▶ _DIRECTIONS_
With the line containing "St. Louis Day of .NET" as the start and the line containing "Code Demo: Refactoring" as the end, transcribe that span of the entries below exactly, including both.

▶ _MATERIAL PROVIDED_
★ ★ ★

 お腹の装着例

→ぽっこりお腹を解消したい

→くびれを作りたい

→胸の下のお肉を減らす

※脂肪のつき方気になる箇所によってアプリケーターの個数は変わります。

★ ★ ★

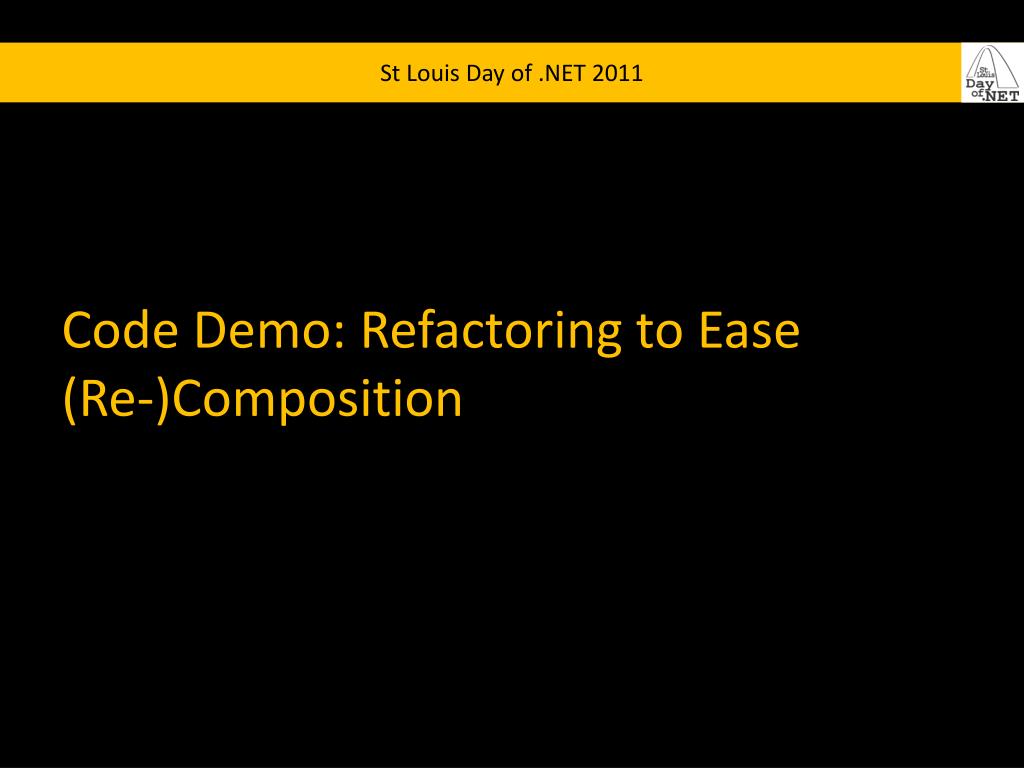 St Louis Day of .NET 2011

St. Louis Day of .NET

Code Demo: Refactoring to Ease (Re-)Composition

★ ★ ★

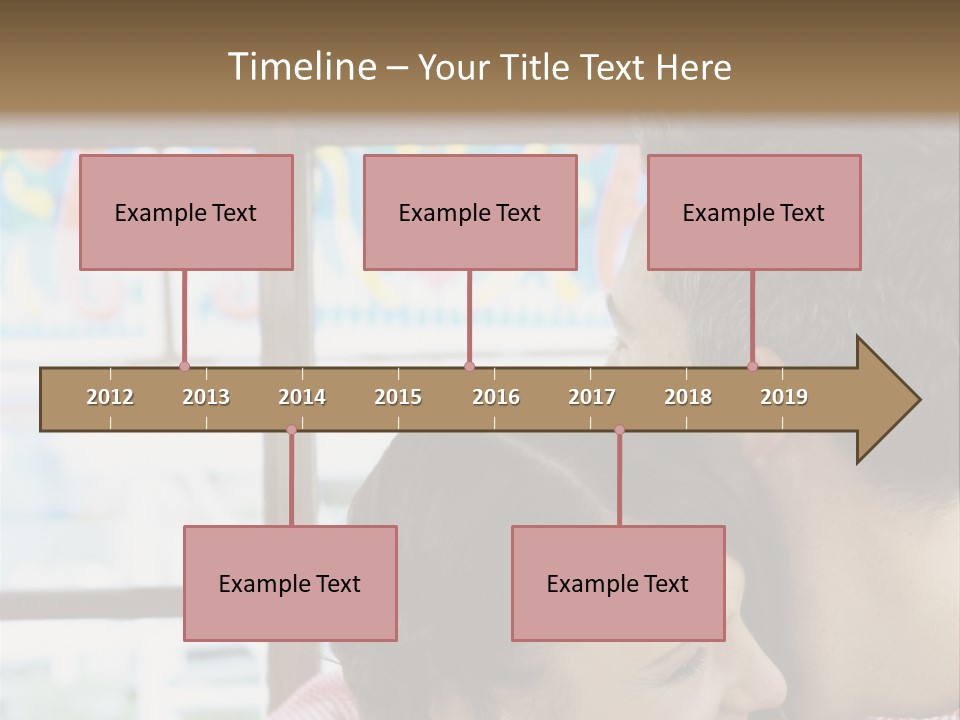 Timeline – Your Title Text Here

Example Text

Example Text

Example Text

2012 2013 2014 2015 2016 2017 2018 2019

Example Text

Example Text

★ ★ ★

▶ _SOLUTION FOR THIS TASK_
St. Louis Day of .NET

Code Demo: Refactoring to Ease (Re-)Composition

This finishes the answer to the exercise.